Document passage below:
Espionage Echoes: Persistence Tricks from State Actors
FancyBear's OPSEC fumble this week exposed an open directory containing their toolkit for Roundcube exploitation via CVE-2023-43770 (a stored XSS in how Roundcube renders link references in plain-text emails). The leaked tools show the post-exploitation playbook: inject JavaScript that steals TOTP secrets, creates email forwarding rules to an attacker mailbox, and dumps the address book. The XSS fires every time the victim views the crafted email, so persistence is tied to the message sitting in their inbox FancyBear Exposed.
The related Operation Roundish analysis reveals the httd implant, a 5.2 MB statically compiled Go binary disguised as an HTTP daemon. What's interesting is its persistence layering: on standard Linux it drops a cron job running every minute as root; on systemd hosts it installs a service named linux.service from /boot; on SELinux-enforcing systems it generates and loads a custom policy module using audit2allow to whitelist its own execution. Three persistence mechanisms in one binary, auto-selected based on the target environment Operation Roundish: Uncovering an APT28 Roundcube Exploitation Toolkit.
StoatWaffle from WaterPlum (DPRK-linked) chains PowerShell to Node.js for exfil through VSCode extension repos, using WSL as a bridging environment between Windows and Linux execution contexts. NTT's analysis covers the loader stages WaterPlumが使用するマルウェアStoatWaffle.
CamelClone uses LNK files that invoke Rclone for MEGA cloud exfiltration, a living-off-the-land approach where the exfil tool is a legitimate, signed file sync utility Government Entities Targeted By CamelClone.
End of Document passage.
Dataset records below:
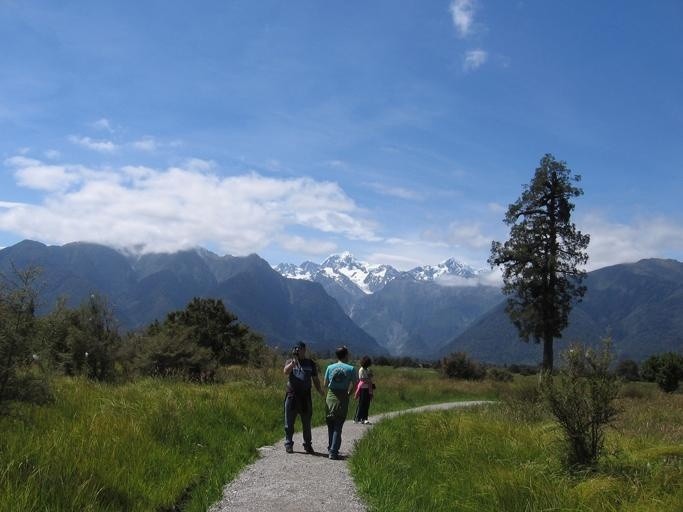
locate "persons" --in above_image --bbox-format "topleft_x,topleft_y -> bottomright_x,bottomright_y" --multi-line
281,340 -> 325,455
323,345 -> 358,461
356,356 -> 375,425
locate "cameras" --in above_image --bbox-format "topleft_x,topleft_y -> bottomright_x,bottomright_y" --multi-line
293,346 -> 302,359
End of Dataset records.
■ What you should do ■
Rewrite the espionage text starting at "CamelClone uses LNK" and ending at "Targeted By CamelClone.", changing "MEGA" to "Dropbox". Work from the text alone and do not use the records.

■ Result of the exercise ■
CamelClone uses LNK files that invoke Rclone for Dropbox cloud exfiltration, a living-off-the-land approach where the exfil tool is a legitimate, signed file sync utility Government Entities Targeted By CamelClone.